Several months ago, a series of these health tip columns reviewed what not to eat and why. And a subsequent series explained what we should eat every day and why, based on the daily dozen in Dr. Michael Greger’s book “How Not to Die.” Today’s column will summarize what plant-based nutrition is, and next week’s column will discuss the science that supports it.
If you want optimal health, don’t eat:
• Meat, including poultry.
• Dairy, including cheese, yogurt and butter.
• Seafood including fish.
• Oils of any kind, including olive and coconut oil (stir fry with water, veggie broth or wine; if a baking recipe calls for oil, substitute ground flaxseed or unsweetened apple sauce).
• Processed food such as white bread, white rice, white pasta, white flour tortillas.
• Sugar (read food labels, see what the serving size is, see how much sugar is in a serving and know that 4 grams of sugar is teaspoon). Avoid artificial sweeteners and food colorings.
• Salt (instead of sodium chloride use spices; assuming you don’t have chronic kidney disease use potassium chloride found in the salt section of the grocery store).
• Fruit juices, soda, sugar and salt-laden sports drinks (unless you are running a marathon).
• Vitamins, pills and supplements other than those mentioned below.
At least as important is what you do eat every day, because only plants provide fiber, antioxidants and other cancer-fighting phytonutrients (phyto means plant); and only plants feed health-promoting gut bacteria (microbiome).
• A variety of vegetables should compose at least half of what you eat every day, including leafy greens such as lettuce and spinach; cruciferous vegetables such as broccoli and cauliflower and kale. At least some of these should be eaten raw.
• Foods with intense color such as greens, red cabbage, red onions, peppers and yams are particularly loaded with antioxidants. There are exceptions to this rule such as mushrooms and cauliflower, which are not intensely colored but are still contain lots of antioxidants and phytonutrients.
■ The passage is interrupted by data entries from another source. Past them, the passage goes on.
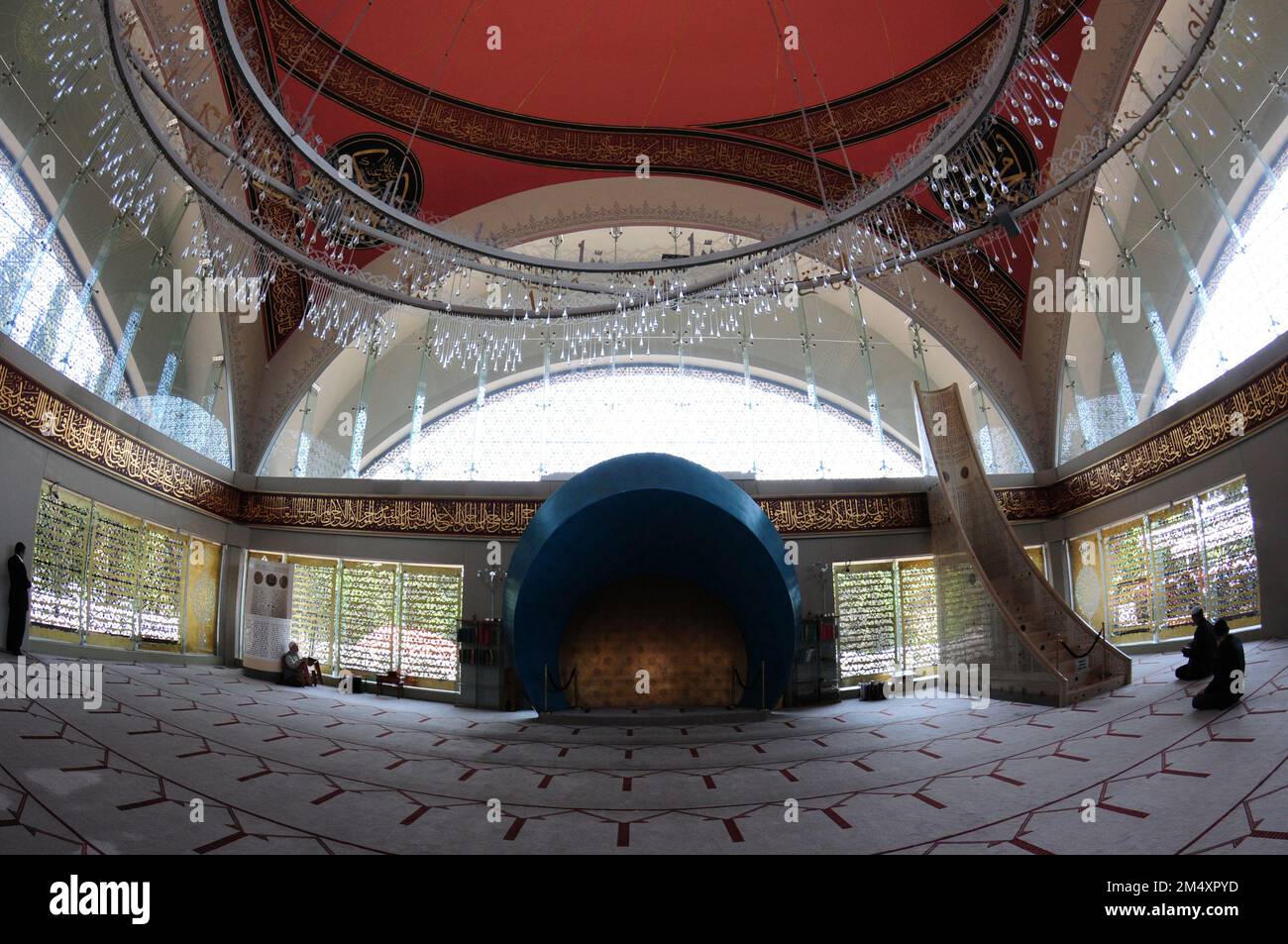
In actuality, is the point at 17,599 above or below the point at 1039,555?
below

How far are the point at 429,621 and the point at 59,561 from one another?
5.06m

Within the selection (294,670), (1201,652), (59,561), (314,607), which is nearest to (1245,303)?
(1201,652)

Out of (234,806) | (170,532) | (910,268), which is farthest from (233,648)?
(910,268)

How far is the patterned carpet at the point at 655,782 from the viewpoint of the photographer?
145 inches

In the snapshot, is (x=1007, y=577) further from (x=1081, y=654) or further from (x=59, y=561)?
(x=59, y=561)

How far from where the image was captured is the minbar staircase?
7887mm

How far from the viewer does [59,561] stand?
855cm

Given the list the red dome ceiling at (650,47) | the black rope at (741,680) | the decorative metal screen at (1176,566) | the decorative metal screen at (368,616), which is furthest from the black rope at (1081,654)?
the decorative metal screen at (368,616)

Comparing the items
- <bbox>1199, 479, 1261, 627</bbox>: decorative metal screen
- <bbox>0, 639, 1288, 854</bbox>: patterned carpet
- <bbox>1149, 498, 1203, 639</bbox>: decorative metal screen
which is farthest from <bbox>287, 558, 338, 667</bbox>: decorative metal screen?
<bbox>1199, 479, 1261, 627</bbox>: decorative metal screen

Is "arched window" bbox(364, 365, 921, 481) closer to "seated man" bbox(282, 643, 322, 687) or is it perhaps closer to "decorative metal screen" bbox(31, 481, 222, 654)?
"decorative metal screen" bbox(31, 481, 222, 654)

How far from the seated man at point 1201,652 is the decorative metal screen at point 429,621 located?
962 cm

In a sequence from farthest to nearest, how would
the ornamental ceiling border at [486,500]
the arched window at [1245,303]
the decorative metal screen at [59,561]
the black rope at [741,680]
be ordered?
the ornamental ceiling border at [486,500], the black rope at [741,680], the arched window at [1245,303], the decorative metal screen at [59,561]

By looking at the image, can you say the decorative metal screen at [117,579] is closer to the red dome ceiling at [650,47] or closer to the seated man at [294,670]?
the seated man at [294,670]

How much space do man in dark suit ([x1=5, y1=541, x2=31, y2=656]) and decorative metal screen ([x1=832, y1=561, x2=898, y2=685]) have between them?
10644 mm
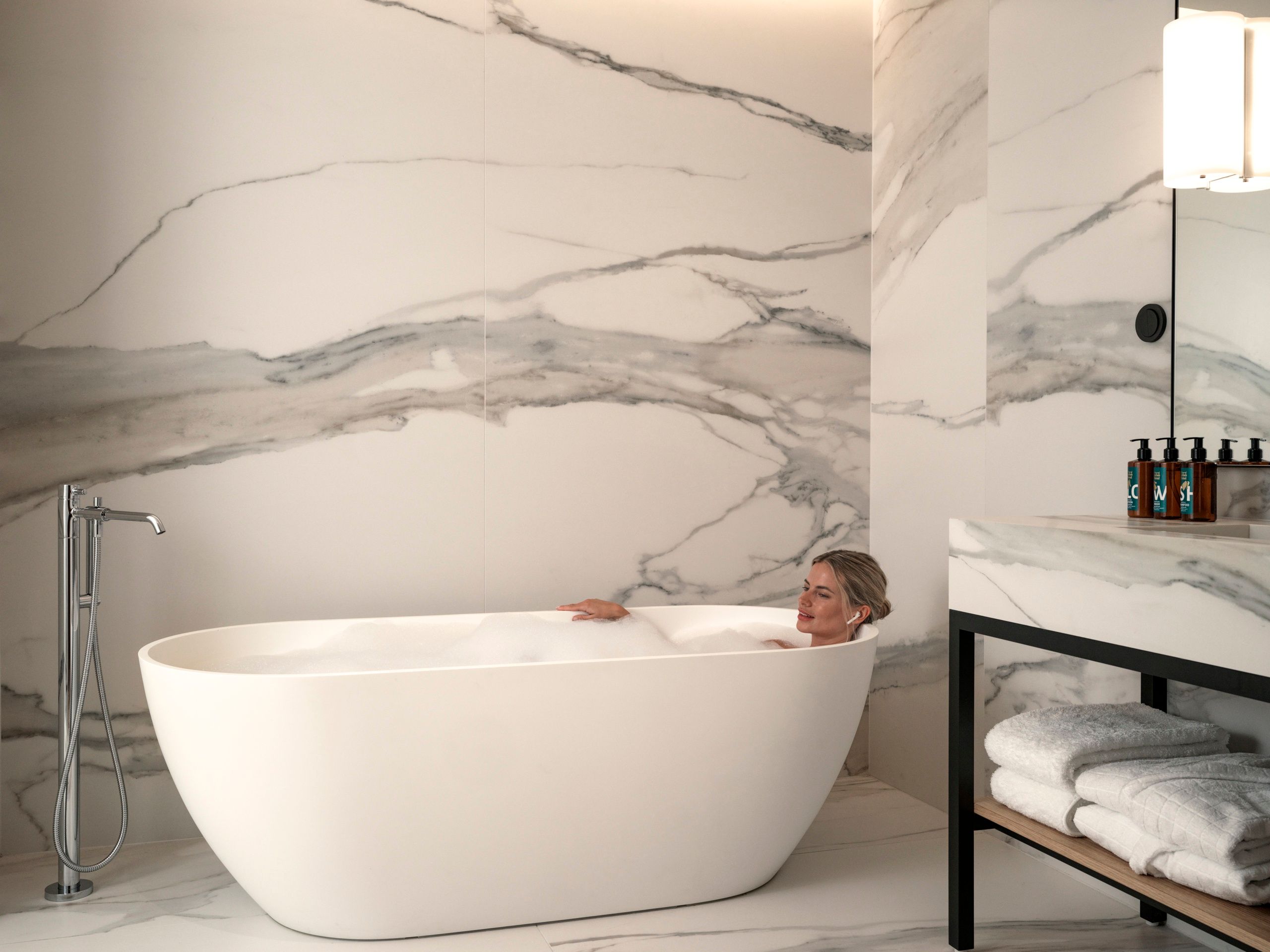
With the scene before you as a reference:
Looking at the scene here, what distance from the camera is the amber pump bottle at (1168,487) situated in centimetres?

• Legumes (all beans, including soybeans, lentils, garbanzo beans (aka chickpeas) should be consumed daily (your body gets used to them after about two weeks and bloating and gassiness resolves).
• Eat whole grains, such as black or red or brown rice versus white rice; multigrain pasta; steel-cut oats rather than cereal from a box. To see if something you’re buying at the grocery store really has whole grains, look at the food label and the ratio of total carbs: fiber should be 5:1 or less (multiply the number for fiber by 5 and if that number is greater than the number for total carbs, that product has lots of fiber and whole grains).
• Eat herbs and spices every day, especially ¼ to 1 teaspoon of turmeric (food with intense flavor also has a lot of antioxidants and other phytonutrients).
• Eat fruit, including citrus fruit plus non-citrus fruit every day. Consider berries for dessert or on your cereal (again, intense color is important).
• Consume a handful of unsalted, raw nuts a day. Walnuts have the best ratio of healthy to unhealthy fats, followed by almonds and pecans.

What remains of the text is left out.